Sıcak hava etkisini şubatın ortalarına kadar devam ettirdi. Mevsim olarak kışı yaşamadan yaz sıcaklarını bekler olduk. Kışlık kıyafetlerimize ihtiyaç duymadığımız, daha hafif kıyafetlerimizi kullandığımız ilkbahar dönemine gireceğiz önümüzdeki günlerde.

Dünya üzerinde son birkaç yıldır mevsimsel değişiklikler kendinden iyice söz ettirdi. Ülke gündemimizde bu değişimden nasibini aldı. Türkiye 2013 yılında birçok önemli gelişme yaşadı.

Çözüm sürecinin etkinleştirilmesi, İsrail’in özür dilemesi, 3. Havalimanı’nın ihalesi, IMF’ye olan borcumuzun bitirilmesi, 3. Boğaz Köprüsü’nün temelinin atılması, Gezi Parkı Olayları’nın vukuu bulması, Türkiye’nin 5’inci yüz nakli ameliyatının gerçekleştirilmesi, Demokratikleşme Paketi’nin açıklanması, Marmaray Projesi’nin hizmete açılması...

Ülke vatandaşları olarak 2013 yılının böyle biteceğini düşünürken 17 Aralık günü sabahı bir haber güneşten önce ısıttı gündemimizi.
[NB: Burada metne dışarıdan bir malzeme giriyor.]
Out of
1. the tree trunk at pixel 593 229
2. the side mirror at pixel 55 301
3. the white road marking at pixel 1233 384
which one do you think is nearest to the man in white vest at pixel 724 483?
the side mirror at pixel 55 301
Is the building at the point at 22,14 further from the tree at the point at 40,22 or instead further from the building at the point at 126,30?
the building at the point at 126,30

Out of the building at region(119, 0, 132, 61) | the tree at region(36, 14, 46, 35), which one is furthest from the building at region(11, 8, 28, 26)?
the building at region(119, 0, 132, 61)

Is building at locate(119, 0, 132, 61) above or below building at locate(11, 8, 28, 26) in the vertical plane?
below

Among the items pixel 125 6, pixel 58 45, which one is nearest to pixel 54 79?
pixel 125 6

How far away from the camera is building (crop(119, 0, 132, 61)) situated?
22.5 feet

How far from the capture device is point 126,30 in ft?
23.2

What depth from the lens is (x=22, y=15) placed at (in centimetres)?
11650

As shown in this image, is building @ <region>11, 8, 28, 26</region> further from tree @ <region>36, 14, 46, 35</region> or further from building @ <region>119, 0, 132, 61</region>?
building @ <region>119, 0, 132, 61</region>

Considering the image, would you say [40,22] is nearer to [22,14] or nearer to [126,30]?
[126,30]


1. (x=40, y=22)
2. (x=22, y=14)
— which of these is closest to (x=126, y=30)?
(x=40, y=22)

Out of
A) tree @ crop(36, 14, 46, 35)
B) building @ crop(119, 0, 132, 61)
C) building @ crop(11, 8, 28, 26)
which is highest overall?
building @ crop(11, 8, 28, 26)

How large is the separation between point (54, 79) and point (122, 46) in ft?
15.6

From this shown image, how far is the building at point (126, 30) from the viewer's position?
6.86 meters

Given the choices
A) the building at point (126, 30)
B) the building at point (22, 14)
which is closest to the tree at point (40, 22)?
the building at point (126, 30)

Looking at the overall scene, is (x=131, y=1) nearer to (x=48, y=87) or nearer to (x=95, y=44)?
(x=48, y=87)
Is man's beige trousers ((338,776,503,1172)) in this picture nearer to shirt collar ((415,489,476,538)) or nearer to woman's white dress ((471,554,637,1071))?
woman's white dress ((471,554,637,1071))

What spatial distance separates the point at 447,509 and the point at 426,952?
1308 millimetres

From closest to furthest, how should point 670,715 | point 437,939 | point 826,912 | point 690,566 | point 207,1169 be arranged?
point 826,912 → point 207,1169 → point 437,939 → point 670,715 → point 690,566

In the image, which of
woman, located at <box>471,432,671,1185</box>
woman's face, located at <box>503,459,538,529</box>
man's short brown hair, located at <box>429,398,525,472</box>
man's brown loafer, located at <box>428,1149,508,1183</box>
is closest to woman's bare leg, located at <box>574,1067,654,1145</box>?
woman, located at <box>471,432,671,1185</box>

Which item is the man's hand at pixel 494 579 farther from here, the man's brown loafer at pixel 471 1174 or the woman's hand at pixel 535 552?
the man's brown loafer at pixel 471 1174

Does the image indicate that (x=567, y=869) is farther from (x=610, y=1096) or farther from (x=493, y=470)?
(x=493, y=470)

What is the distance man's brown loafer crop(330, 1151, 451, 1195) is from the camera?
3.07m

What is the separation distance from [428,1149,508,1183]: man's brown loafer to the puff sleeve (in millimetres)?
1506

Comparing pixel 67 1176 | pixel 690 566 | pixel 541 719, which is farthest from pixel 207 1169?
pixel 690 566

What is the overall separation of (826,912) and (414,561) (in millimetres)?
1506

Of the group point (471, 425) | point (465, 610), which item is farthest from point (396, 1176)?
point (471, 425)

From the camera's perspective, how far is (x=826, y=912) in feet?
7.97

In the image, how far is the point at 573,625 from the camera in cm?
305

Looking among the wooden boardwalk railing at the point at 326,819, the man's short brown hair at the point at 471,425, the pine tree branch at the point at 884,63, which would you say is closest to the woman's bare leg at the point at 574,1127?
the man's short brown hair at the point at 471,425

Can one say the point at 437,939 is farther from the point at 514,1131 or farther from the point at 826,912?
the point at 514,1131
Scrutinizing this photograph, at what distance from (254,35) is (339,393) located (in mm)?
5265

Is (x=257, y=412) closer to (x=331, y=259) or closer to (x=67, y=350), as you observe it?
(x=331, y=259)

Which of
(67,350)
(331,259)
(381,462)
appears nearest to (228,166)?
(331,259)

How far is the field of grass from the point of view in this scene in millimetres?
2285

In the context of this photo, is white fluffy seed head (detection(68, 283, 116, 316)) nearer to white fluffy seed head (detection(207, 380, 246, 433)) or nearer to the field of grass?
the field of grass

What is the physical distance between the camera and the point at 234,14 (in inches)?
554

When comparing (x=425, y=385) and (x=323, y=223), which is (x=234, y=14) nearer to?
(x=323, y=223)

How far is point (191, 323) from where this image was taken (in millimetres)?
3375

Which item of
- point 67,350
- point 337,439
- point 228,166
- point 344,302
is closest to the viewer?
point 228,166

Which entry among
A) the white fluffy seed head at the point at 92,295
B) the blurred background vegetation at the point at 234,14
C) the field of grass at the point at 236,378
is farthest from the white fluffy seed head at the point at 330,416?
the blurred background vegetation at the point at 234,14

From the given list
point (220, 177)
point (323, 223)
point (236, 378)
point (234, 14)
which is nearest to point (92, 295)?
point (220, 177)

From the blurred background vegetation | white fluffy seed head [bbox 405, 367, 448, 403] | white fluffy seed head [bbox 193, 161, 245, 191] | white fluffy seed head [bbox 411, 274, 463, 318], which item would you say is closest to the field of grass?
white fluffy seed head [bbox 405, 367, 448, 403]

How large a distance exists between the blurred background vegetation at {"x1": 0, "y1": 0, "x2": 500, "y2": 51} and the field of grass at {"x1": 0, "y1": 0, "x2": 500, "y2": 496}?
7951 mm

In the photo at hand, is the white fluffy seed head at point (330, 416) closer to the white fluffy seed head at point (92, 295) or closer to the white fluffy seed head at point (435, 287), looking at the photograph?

Operasyonun üzerinden 2 ay kadar süre geçti ve bizler bu süreçte birçok yeni bilgiler ve hangi kurum ve kuruluşların nasıl ve kimler için çalıştıklarını daha iyi anlama fırsatına sahip olduk.

Ülke gündeminin her gün sürekli ve etkin olarak değişti(rildi)ği coğrafya olmaktan kurtulamadık. İnsanlarımız değişiyor, kurum ve kuruluşlarımız değişiyor ancak ülkemiz kaybediyor.

Türkiye gelişiyor ve büyüyor, büyüdükçe etkinliği artırıyor. Bunu engellemek isteyenlerde bir takım ayak oyunları peşinde koşuyor. Bu sebeple Türkiye’nin, yaşanan bu olayların üstesinden gelebilmeyi öğrenmesi ve ülke sınırlarımız içerisinde yaşayan vatandaşlarımızın değerlerine zarar verecek her şeyden uzak durması gerekiyor.

**

Son olarak Eski Başbakanlarımızdan Bülent Ecevit’in de söylediği gibi: “her gün bıçak saplı / birinin arkasında / vurulan da biziz vuran da.”